Extrait source:
- - - -
Les textes de discussion que nous publions ici sont le produit d’un débat interne au sein du CCI sur la signification et la direction de la phase historique de la vie du capitalisme décadent qui s’est définitivement ouverte suite à l’effondrement du bloc impérialiste russe en 1989 : la phase de décomposition, phase ultime de la décadence capitaliste. L’une des idées centrales du texte d’orientation que nous avons publié en 1991, les Thèses sur la décomposition, est que l’histoire n’est jamais figée : tout comme la période de décadence capitaliste a sa propre histoire, la phase de décomposition a la sienne, et il est essentiel pour les révolutionnaires d’analyser les changements les plus importants survenus en son sein. C’est la motivation que l’on trouve derrière le texte du camarade Steinkopfler, dont le point de départ est la reconnaissance (pour l’instant uniquement par le CCI) que nous vivons effectivement dans la phase de décomposition, et que ses racines se trouvent dans l’impasse sociale entre les deux principales classes de la société, la bourgeoisie et le prolétariat, dont aucune des deux, face à la crise économique permanente, n’a été capable d’imposer sa perspective à la société : pour la bourgeoisie, la guerre impérialiste, pour le prolétariat, la révolution communiste mondiale. Mais au cours du débat sur la décomposition, qui englobe l’évolution des rivalités impérialistes et l’équilibre des forces entre les classes, des divergences sont apparues qui, pensons-nous, sont maintenant suffisamment mûres pour que l’on puisse les publier vers l’extérieur de l’organisation. De notre point de vue, les positions actuelles du camarade Steinkopfler tendent à affaiblir notre compréhension de la signification de la décomposition, mais c’est quelque chose que nous devons démontrer à travers une confrontation franche des idées.

La contribution du camarade commence par avancer que (de façon implicite au moins, comme il le dit plus tard) le CCI révise sa position sur les causes de la décomposition ; qu’au même niveau que l’impasse sociale, une des causes fondamentales de la décomposition est la tendance grandissante au “chacun pour soi” : “du point de vue de l’actuelle position de l’organisation, il semble apparaître une seconde cause essentielle et caractéristique de cette phase terminale, la tendance au chacun-contre-tous : entre les États, au sein de la classe dominante, au sein de la société bourgeoise au sens large”.
- - - -
Exercice écrit a: Repérez dans les lignes qui suivent toutes celles où figure le mot "distance", puis recopiez-les.
Les lignes qui suivent n'ont aucun lien avec l'extrait.

Questions spatiales associées à des images:
- - - -
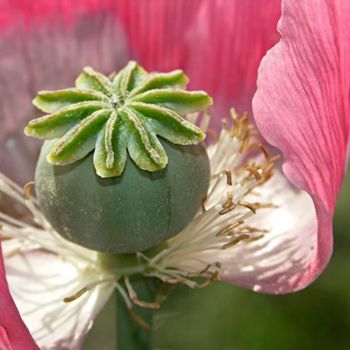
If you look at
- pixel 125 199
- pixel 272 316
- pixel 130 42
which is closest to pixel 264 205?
pixel 125 199

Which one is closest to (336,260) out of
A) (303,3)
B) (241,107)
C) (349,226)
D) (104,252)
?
(349,226)

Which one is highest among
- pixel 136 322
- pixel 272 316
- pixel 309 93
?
pixel 309 93

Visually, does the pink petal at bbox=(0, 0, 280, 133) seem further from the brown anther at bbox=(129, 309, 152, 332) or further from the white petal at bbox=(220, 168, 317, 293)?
the brown anther at bbox=(129, 309, 152, 332)

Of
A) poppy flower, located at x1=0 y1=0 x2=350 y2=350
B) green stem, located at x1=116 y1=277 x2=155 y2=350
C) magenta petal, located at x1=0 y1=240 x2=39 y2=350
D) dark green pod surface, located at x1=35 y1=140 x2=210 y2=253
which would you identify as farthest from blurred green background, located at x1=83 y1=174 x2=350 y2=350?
magenta petal, located at x1=0 y1=240 x2=39 y2=350

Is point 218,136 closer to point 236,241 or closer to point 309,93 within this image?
point 236,241

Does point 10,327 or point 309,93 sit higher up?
point 309,93

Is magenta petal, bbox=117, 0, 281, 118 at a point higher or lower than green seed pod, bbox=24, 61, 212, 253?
higher
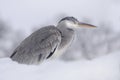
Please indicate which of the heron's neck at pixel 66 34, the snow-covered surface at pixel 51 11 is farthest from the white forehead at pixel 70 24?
the snow-covered surface at pixel 51 11

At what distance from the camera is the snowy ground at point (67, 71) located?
3.80 m

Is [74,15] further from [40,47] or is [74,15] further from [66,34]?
[40,47]

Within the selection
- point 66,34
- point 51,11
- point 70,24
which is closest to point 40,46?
point 66,34

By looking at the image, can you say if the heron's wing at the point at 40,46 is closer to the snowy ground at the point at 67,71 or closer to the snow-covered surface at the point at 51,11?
the snowy ground at the point at 67,71

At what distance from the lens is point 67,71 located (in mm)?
3896

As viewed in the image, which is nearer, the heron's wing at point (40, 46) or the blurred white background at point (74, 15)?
the heron's wing at point (40, 46)

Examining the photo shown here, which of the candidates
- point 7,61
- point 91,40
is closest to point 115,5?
point 91,40

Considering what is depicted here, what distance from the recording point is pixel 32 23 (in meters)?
10.8

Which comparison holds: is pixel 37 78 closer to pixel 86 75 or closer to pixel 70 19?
pixel 86 75

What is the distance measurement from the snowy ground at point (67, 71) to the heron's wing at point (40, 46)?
1.12 meters

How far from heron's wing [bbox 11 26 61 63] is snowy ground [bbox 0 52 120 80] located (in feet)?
3.66

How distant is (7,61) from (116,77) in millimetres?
934

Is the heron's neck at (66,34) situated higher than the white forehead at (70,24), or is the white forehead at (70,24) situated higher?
the white forehead at (70,24)

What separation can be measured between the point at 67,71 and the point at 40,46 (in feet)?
5.00
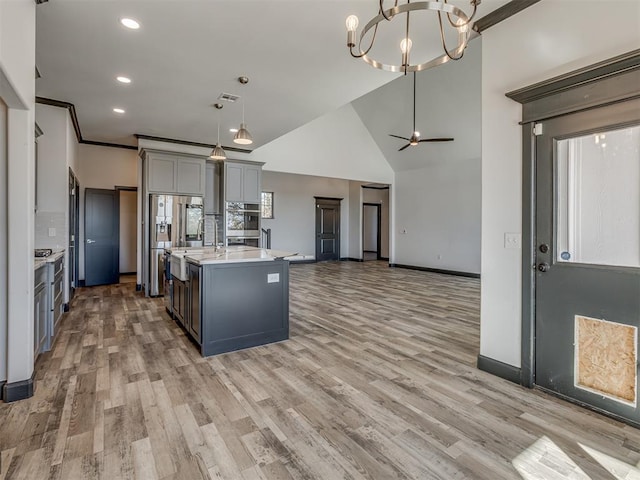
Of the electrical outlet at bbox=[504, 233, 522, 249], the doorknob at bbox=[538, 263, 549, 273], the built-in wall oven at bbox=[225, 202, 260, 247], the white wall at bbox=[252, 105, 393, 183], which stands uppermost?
the white wall at bbox=[252, 105, 393, 183]

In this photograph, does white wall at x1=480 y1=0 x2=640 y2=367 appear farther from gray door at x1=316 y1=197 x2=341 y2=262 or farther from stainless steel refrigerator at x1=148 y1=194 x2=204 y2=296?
gray door at x1=316 y1=197 x2=341 y2=262

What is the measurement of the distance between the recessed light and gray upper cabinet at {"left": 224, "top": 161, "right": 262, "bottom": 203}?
165 inches

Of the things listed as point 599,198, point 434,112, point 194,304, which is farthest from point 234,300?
point 434,112

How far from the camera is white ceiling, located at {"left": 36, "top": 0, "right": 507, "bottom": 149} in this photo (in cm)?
268

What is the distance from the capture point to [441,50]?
3346 mm

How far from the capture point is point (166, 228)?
6.14 meters

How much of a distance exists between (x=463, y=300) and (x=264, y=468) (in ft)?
15.6

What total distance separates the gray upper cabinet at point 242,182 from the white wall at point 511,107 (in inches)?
212

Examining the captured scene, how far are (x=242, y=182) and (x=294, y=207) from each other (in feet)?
→ 12.6

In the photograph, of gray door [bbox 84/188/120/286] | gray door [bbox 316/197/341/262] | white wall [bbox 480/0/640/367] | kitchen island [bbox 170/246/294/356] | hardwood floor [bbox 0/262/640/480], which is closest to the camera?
hardwood floor [bbox 0/262/640/480]

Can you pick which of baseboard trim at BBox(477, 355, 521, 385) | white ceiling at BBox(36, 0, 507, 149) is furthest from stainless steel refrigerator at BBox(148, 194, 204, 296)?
baseboard trim at BBox(477, 355, 521, 385)

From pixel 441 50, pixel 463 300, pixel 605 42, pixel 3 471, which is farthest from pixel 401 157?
pixel 3 471

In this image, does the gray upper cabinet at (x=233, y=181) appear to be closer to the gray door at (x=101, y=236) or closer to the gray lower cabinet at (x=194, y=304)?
the gray door at (x=101, y=236)

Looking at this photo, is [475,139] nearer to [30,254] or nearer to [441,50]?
[441,50]
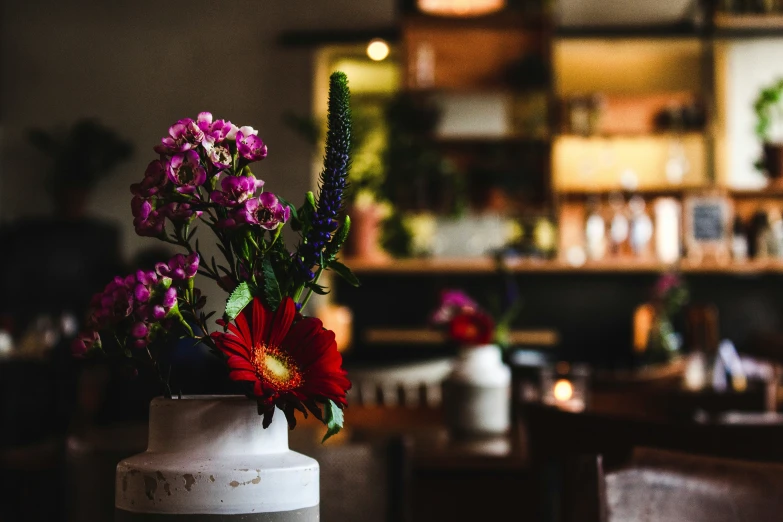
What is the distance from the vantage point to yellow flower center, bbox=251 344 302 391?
0.62 metres

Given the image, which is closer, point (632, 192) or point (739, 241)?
point (739, 241)

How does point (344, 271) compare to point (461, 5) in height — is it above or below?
below

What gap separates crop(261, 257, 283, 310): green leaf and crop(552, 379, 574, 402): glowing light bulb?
1379mm

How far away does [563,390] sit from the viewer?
6.38ft

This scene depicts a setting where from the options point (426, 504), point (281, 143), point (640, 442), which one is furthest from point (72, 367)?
point (640, 442)

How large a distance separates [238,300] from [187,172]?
95 mm

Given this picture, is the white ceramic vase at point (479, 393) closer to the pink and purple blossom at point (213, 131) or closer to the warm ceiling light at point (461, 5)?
the pink and purple blossom at point (213, 131)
- - - -
Exercice écrit b: Selon la citation du camarade reproduite dans l'extrait, où s'exerce la tendance au « chacun-contre-tous » ? Énumérez tous les cadres mentionnés.

Réponse écrite a:
At what distance from the camera is the snowy ground at point (67, 71) located?
At what distance from the lens is point 67,71 located (in mm)?
Considering what is depicted here, what distance from the recording point is pixel 32 23 (in meters)?
What is the distance measurement from the snowy ground at point (67, 71) to the heron's wing at point (40, 46)?
What is the measurement of the distance between the recessed light and gray upper cabinet at {"left": 224, "top": 161, "right": 262, "bottom": 203}?
What is the distance from the capture point to [441,50]?
How much of a distance exists between (x=463, y=300) and (x=264, y=468) (in ft)?
What total distance separates the gray upper cabinet at point 242,182 from the white wall at point 511,107 (in inches)?
What is the distance from the vantage point to yellow flower center, bbox=251 344 302 391?
How large a distance separates [238,300] from [187,172]?

Réponse écrite b:
- entre les États
- au sein de la classe dominante
- au sein de la société bourgeoise au sens large